Areas of expertise
I provide psychological therapies recommended by the National Institute for Clinical Excellence (NICE) for a range of difficulties. I specialise in trauma (PTSD), but I also work with people suffering with OCD, anxiety, phobias, low self-esteem, CPTSD and health anxiety. Often these difficulties will stem from a form of trauma too.
If you are unsure about the nature of your difficulties or whether the therapies I offer would be right for you, please contact me to have a preliminary discussion. An initial psychological assessment can then be arranged if it seems that you are suffering from a problem that I can help with. You do not need a diagnosis to work with me.
Cognitive Behaviour Therapies (CBT)
CBT is designed to alleviate emotional distress by exploring the close links between emotions, thoughts, physical sensations and behaviours, then addressing any problematic patterns within these areas and introducing skills to manage them differently.
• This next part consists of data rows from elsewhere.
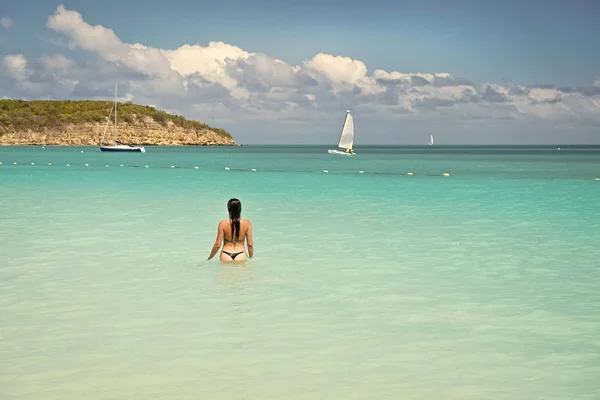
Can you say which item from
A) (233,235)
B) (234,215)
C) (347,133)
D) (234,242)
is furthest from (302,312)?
(347,133)

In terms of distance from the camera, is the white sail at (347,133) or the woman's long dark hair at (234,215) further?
the white sail at (347,133)

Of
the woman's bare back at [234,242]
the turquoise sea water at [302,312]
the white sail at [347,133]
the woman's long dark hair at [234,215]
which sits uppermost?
the white sail at [347,133]

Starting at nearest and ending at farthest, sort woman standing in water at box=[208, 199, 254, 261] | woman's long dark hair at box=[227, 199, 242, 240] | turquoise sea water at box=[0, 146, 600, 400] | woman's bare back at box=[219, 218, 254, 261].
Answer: turquoise sea water at box=[0, 146, 600, 400] < woman's long dark hair at box=[227, 199, 242, 240] < woman standing in water at box=[208, 199, 254, 261] < woman's bare back at box=[219, 218, 254, 261]

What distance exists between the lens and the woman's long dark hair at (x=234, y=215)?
1498 centimetres

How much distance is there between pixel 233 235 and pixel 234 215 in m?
0.98

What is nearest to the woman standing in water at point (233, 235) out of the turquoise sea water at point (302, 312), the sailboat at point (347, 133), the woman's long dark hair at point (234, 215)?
the woman's long dark hair at point (234, 215)

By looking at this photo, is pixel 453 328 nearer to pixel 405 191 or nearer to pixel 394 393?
pixel 394 393

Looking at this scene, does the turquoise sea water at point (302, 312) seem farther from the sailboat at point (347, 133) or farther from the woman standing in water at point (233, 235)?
the sailboat at point (347, 133)

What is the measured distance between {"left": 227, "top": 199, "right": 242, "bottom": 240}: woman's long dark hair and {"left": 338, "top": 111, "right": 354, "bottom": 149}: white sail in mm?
100367

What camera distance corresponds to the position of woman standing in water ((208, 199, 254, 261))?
15.3 meters

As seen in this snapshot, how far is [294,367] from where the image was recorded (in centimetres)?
909

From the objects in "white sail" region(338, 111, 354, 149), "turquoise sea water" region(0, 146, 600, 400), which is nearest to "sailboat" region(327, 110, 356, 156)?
"white sail" region(338, 111, 354, 149)

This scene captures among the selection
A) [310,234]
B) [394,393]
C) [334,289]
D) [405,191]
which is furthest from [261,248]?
[405,191]

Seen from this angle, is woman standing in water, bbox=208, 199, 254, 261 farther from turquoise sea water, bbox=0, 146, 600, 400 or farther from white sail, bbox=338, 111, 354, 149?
white sail, bbox=338, 111, 354, 149
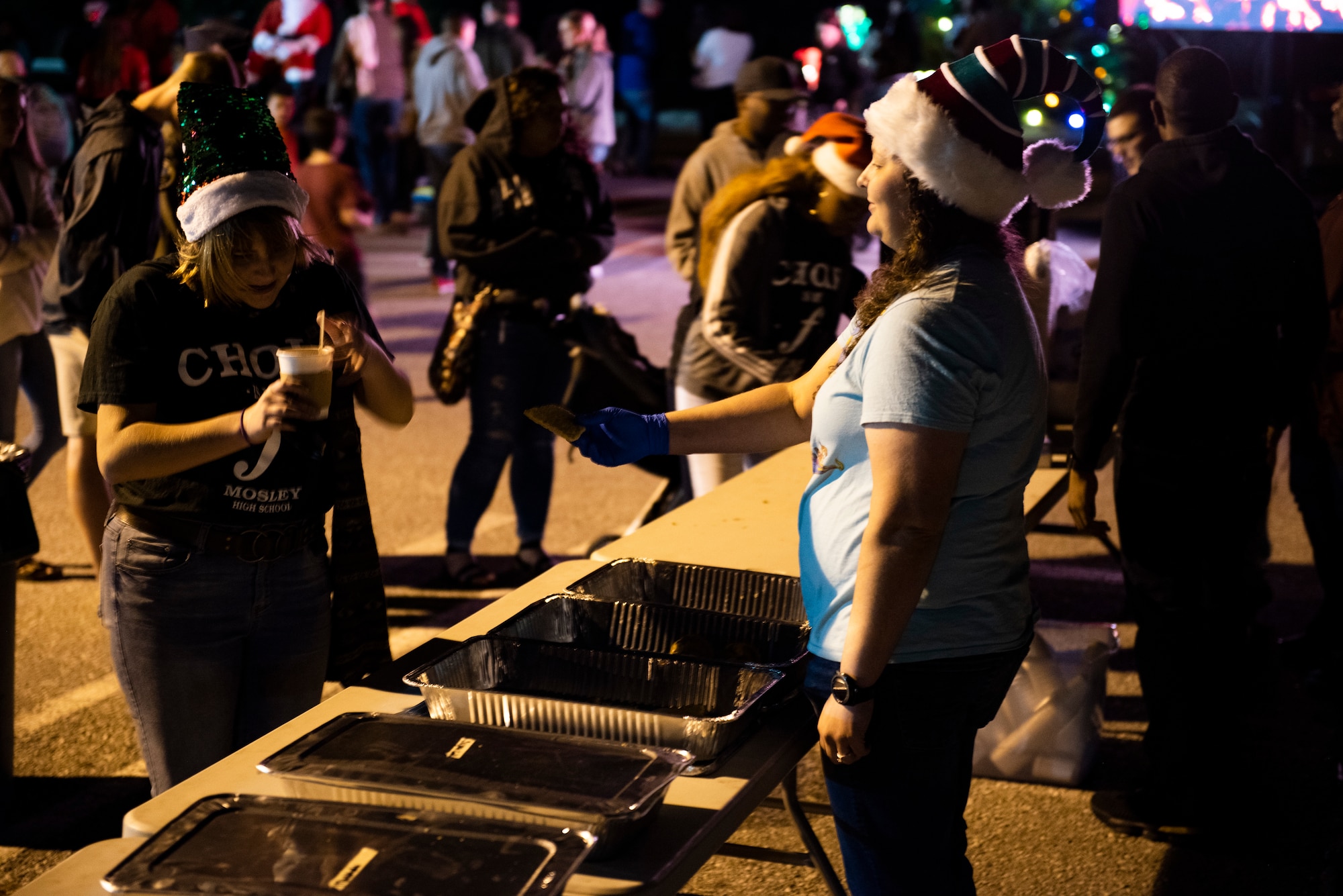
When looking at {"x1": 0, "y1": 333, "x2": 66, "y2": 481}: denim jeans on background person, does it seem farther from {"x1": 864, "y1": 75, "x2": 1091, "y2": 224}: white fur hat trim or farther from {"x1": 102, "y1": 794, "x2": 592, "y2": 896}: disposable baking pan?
{"x1": 864, "y1": 75, "x2": 1091, "y2": 224}: white fur hat trim

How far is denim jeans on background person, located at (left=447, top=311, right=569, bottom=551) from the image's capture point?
18.2 feet

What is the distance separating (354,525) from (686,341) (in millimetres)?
Answer: 2323

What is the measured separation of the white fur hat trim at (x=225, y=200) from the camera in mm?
2537

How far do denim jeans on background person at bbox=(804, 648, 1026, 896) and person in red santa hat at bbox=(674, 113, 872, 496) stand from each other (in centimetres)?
234

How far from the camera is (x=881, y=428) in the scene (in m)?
2.10

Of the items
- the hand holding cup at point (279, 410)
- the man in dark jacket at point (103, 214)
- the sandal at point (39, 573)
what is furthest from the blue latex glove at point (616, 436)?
the sandal at point (39, 573)

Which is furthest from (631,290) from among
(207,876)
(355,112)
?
(207,876)

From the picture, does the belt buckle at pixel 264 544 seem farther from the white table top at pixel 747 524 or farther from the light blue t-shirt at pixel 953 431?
the light blue t-shirt at pixel 953 431

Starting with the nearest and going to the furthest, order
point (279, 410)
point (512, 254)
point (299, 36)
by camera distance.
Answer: point (279, 410)
point (512, 254)
point (299, 36)

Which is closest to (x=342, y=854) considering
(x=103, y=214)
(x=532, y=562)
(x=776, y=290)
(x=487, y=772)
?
(x=487, y=772)

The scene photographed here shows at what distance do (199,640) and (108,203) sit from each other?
2676mm

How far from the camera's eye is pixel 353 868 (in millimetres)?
1774

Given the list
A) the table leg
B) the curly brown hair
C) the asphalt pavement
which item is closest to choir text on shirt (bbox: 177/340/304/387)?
the curly brown hair

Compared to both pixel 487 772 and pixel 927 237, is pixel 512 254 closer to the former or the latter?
pixel 927 237
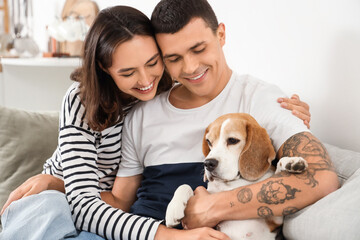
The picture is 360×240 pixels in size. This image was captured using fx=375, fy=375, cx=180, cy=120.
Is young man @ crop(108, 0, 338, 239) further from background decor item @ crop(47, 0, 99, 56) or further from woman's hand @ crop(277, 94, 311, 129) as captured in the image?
background decor item @ crop(47, 0, 99, 56)

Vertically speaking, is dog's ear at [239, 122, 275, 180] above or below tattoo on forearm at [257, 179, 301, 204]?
above

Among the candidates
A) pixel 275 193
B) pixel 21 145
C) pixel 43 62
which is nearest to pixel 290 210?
pixel 275 193

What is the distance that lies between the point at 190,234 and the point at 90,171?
0.53 meters

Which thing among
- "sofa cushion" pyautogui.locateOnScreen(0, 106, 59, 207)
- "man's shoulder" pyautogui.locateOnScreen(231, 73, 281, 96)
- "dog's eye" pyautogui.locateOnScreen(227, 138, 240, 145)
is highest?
"man's shoulder" pyautogui.locateOnScreen(231, 73, 281, 96)

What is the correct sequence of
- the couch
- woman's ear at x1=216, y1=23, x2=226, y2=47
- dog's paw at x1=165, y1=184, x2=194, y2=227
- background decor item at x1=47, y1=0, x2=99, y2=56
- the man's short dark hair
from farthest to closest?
background decor item at x1=47, y1=0, x2=99, y2=56
the couch
woman's ear at x1=216, y1=23, x2=226, y2=47
the man's short dark hair
dog's paw at x1=165, y1=184, x2=194, y2=227

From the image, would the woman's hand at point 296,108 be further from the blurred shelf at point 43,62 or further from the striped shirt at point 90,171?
the blurred shelf at point 43,62

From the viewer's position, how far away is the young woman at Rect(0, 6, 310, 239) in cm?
143

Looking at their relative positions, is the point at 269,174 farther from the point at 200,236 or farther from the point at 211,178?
the point at 200,236

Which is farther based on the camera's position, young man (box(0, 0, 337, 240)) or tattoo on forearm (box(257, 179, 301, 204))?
young man (box(0, 0, 337, 240))

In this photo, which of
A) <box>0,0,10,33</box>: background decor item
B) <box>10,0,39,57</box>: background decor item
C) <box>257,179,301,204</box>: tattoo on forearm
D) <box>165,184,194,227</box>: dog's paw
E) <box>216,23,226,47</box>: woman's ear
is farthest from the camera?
<box>0,0,10,33</box>: background decor item

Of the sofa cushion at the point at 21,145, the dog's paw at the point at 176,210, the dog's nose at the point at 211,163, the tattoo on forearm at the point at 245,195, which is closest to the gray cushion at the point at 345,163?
the tattoo on forearm at the point at 245,195

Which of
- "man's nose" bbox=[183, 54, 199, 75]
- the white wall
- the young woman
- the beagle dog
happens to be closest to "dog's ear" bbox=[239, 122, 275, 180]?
the beagle dog

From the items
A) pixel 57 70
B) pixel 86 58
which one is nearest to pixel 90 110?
pixel 86 58

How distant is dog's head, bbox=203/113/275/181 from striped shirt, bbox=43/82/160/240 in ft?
1.06
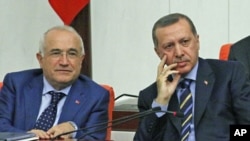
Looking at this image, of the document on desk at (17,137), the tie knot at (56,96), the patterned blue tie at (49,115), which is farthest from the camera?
the tie knot at (56,96)

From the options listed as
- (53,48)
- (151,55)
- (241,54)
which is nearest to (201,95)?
(241,54)

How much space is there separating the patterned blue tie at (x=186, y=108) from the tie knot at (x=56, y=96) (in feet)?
2.39

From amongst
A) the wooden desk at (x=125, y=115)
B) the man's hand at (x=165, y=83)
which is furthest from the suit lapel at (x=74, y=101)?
the man's hand at (x=165, y=83)

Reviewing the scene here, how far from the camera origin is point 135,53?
478cm

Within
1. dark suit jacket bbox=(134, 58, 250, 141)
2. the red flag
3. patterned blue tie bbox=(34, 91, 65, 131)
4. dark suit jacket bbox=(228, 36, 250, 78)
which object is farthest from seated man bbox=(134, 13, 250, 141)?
the red flag

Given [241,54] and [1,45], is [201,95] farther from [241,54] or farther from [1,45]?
[1,45]

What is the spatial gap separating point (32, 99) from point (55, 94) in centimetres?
13

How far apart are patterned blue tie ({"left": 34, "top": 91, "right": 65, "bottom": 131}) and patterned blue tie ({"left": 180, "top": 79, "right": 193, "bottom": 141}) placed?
726 millimetres

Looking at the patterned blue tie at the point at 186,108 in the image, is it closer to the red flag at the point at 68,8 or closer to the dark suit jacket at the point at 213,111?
the dark suit jacket at the point at 213,111

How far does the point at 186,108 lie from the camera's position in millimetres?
2572

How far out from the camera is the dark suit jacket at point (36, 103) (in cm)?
285

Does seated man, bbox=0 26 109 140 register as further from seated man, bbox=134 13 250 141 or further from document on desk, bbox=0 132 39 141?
document on desk, bbox=0 132 39 141

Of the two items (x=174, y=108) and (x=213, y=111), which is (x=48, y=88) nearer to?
(x=174, y=108)

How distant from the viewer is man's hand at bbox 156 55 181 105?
2545 mm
Forms of CBT that I use include Compassion Focused Therapy; Acceptance and Commitment Therapy (ACT); Mindfulness, and Dialectical Behaviour Therapy (DBT) skills.
All of the above forms of therapy are referred to as a "collaborative". This means that both the therapist and client have an active role in recovery, trying to understand the problems by working together to discover patterns and triggers and then setting between-session tasks to start to make changes towards a specified goal. They are generally considered short-term therapies because they usually last between 8 to 20 sessions. However, longer-term work is sometimes required for chronic or severe difficulties.
Eye Movement Desensitisation and Reprocessing (EMDR)
EMDR is commonly used for overcoming traumas (both big and small). Unprocessed traumatic memories often come back in the form of nightmares, flashbacks, unexplained pain or general overwhelm, especially when there are reminders of the event. In an EMDR session we stimulate the left and right hemisphere of your brain in quick succession (known as bilateral stimulation) through rapid eye movements or sounds and this helps the brain to process the memories. The path to recovery is considered to be similar to REM sleep, when our eyes move back and forth very quickly as we sleep, this is when we process memories of the day. Where memories are particularly painful to revisit I have training in Flash Technique to make this feel more manageable.
I also have additional experience of Attachment Focused EMDR (AF-EMDR) which pays special attention to any difficult early-life relationships and focuses on building resilience and meeting early unmet relational needs as part of healing from the traumas.